begin Excerpted passage
Commentary Magazine


Topic: Texas secession movement

Secession and Patriotism

I rarely find myself in complete agreement with anything that comes out of the Obama administration. But I have to commend Jon Carson, the White House director of public engagement, for his thoughtful response to the petitions received from those asking that Texas and some other states be allowed to peacefully withdraw from the union. This is the sort of thing that can easily be dismissed as the domain of crackpots. Fortunately, only a tiny minority of Texans supports secession. Nevertheless, the ongoing debates about gun control and the debt ceiling have given a concept that deserved to be consigned to the dustbin of history some traction. And since 125,746 signatures were appended to the Texas petition, the White House was obligated to respond in some way. There are some on the right who are inclined to indulge secessionist fantasies as well as others who think such talk is an amusing way to jibe the current president. But those who read Carson’s low-key takedown of the idea will come away understanding that there is nothing funny about it.
end Excerpted passage
## [Task description]
Based on the commentary on secession and patriotism, explain why the White House had to respond to the Texas petition.
begin Data listing
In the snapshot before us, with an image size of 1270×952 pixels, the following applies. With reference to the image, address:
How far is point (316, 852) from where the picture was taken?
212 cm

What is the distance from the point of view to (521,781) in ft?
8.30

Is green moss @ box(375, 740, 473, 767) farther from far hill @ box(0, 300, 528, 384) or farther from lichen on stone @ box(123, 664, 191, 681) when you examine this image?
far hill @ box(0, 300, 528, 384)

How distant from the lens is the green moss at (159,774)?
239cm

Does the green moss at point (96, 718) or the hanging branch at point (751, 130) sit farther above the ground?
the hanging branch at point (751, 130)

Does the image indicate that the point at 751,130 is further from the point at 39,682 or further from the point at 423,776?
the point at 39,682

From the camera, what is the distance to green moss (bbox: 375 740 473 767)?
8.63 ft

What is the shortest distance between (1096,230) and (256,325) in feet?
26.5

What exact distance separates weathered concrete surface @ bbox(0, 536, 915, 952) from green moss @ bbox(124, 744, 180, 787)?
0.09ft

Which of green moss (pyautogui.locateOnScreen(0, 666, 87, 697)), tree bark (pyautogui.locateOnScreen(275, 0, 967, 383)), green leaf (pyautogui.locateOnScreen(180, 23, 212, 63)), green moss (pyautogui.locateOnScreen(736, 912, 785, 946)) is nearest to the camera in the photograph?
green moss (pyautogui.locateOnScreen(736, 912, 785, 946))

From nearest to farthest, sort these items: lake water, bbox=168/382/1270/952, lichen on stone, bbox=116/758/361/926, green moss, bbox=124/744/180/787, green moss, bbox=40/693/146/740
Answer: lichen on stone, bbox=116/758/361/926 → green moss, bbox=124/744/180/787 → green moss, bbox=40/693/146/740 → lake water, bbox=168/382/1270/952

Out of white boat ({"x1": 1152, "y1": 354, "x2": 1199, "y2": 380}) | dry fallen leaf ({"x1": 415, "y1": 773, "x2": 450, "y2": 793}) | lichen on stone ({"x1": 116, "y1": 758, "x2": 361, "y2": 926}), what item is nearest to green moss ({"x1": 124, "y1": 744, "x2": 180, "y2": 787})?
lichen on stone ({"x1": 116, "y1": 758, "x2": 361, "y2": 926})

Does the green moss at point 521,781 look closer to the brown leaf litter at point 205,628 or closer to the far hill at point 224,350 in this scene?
end Data listing
## [Solution]
The White House was obligated to respond because 125,746 signatures were appended to the Texas petition.